山田杏奈の“成長”が圧倒的な魅力に 『リラの花咲くけものみち』が描いた命のバトンタッチ

『リラの花咲くけものみち』が描いた命の連鎖

 春、夏、秋、冬ときて、そしてまた、春がくる。『リラの花咲くけものみち』(NHK総合)は、春から始まった。北農大学獣医学群入学のため、「リラの花」が咲き誇る前の「けものみち」を祖母・チドリ(風吹ジュン)と歩いていた主人公・岸本聡里(山田杏奈)は、全3話という連続ドラマとしては限られた時間の中で、目を見張るほどの成長を遂げていった。

 第1話で夏菜(石橋静河)がチドリに「動物が大好きなら人も大好きってことですし。人も動物ですよね」と言う場面があるが、まさに本作は、動物や樹木、草花、人間の営みを通して、生と死の循環、聡里が言うところの「命のバトンタッチ」を同列に、並行して描くことで、大地をしっかりと踏みしめ、その土地に根付いて生きていくと決める少女の成長を見事な筆致で描いた。

 土曜ドラマ『リラの花咲くけものみち』は、第45回吉川英治文学新人賞を受賞した藤岡陽子の同名小説(光文社)を原作に、朝ドラ『スカーレット』(NHK総合)、『#リモラブ 普通の恋は邪道』(日本テレビ系)、『満天のゴール』(NHK総合/藤岡陽子原作)の水橋文美江が脚本を手掛けた連続ドラマだ。北海道の広大な大地の中で獣医師を目指す学生たちの葛藤やバックグラウンドをつぶさに描いた原作小説は、彼ら彼女たちが向き合わなければならない動物たちのシビアな現実を圧巻のリアリティで書き記した作品でもある。さらには、一時は学校に行けず引きこもり生活を送っていた聡里が、祖母・チドリの助けを借りて、過酷な家庭環境から逃れ大学生活を送り、祖母の死を経て、大動物専門の獣医師となり、愛する人・残雪とともに生きていく決意を固めるまでの人生が濃密に描かれている。それをいかに「全3話」にまとめたのか。

 各章が北海道の大地を彩る美しい花々の名前に因んでいる原作小説の魅力を、そのまま北海道の広大な草原の景色という実際の映像として見せるのはまさにドラマにしかできない手法だろう。また、人間たちが織りなすドラマの間に挟み込まれるかわいらしいキツネやウサギ、鳥たちの光景は、それだけで目を奪われるし、何よりそれらが示す生命力そのものが本作の主軸となっている。
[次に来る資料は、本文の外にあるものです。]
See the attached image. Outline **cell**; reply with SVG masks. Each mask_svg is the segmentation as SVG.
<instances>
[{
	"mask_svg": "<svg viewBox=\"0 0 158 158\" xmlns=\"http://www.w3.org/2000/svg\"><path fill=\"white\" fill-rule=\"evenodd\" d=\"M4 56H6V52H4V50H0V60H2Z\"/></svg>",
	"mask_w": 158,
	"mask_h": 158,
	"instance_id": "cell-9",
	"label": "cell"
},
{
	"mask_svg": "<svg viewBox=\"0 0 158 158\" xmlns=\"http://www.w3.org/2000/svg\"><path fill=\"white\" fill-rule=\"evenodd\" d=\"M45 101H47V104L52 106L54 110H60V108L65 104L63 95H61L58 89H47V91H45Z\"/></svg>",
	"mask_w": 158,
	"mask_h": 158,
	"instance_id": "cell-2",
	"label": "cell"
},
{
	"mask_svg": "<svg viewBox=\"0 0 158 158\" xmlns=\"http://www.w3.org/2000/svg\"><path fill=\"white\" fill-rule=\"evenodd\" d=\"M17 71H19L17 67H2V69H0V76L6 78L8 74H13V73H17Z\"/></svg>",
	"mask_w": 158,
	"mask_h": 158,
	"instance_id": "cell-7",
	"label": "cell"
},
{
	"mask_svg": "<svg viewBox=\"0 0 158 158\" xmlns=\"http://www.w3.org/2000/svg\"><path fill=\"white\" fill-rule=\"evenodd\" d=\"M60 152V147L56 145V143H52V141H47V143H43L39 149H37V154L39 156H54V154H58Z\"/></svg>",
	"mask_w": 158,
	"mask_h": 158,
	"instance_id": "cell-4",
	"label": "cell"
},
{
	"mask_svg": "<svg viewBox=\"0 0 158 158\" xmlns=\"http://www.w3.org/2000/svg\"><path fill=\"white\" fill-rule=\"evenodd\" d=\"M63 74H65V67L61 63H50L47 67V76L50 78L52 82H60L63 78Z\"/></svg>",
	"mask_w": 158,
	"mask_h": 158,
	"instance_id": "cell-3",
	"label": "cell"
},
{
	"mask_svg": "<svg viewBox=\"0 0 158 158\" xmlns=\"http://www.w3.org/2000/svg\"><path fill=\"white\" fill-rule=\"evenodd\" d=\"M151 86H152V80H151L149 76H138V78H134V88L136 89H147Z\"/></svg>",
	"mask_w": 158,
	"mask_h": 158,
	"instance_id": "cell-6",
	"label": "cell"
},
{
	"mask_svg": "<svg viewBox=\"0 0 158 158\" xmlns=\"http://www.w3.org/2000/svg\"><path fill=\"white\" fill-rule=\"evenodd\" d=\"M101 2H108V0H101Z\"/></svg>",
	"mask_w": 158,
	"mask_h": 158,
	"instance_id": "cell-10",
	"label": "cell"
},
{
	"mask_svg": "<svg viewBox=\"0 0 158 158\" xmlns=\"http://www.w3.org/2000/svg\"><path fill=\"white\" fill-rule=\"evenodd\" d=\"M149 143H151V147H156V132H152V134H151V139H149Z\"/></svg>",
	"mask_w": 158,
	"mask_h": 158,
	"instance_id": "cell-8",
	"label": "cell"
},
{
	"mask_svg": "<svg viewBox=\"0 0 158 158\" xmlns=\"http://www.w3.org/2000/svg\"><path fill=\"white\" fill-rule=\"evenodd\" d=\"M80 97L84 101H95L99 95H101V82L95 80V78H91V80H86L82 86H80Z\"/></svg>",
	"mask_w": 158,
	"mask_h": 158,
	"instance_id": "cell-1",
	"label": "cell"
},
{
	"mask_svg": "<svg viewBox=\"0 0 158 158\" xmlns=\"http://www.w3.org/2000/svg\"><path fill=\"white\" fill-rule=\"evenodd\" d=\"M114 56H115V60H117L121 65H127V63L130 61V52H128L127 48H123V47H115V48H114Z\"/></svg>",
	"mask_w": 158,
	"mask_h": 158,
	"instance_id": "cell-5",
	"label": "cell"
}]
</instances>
 そんな生命力溢れる大地の中で、犬の救助のため白いワンピースを汚すことも厭わず走り、「傍からはそんなふうには見えないでしょうが、心の中ではうわーとかうひょーとかヤバーッとか、いろんな感情が叫びまくってます」という、チドリに宛てたメッセージの形式をとったモノローグを背景に、まだ感情を表にうまく出し切れない聡里の、動物を前にした抑えきれない興奮を描きとった本作。それは、北海道の雪景色が見事に映える、山田杏奈が演じる少女の魅力でもあった。

 そしてあっという間に少女は大人になる。祖母・チドリの死、父・孝之(竹財輝之助)との決別。さらに、かつてのトラウマでもあった子馬・子牛の出産と、過去の自分と重ね合わせずにはいられない農場の娘・七海(大石愛陽)との対峙と、畳みかけるように描き出される、彼女が前に進むための通過儀礼の数々。たとえチドリという「メッセージの送り主」を失ったとしても、残雪(萩原利久)や綾華(當真あみ)ら仲間を得た彼女は、自らの感情を自在に示すことができるため、もうモノローグを必要としない。また、ドラマオリジナルの展開であるチドリの死後に見つかったオムレツのレシピのメモを聡里が読み上げて涙するエピソードは、そのオムレツが今は亡き母・有紀子(安藤聖)と祖母・チドリの命と思いを繋ぎ、これから生きていく彼女を生かす養分になってそこに存在し続けることを告げていた。それはまさに彼女がこれから「見届けたい」と思う「命のバトンタッチ」そのものだ。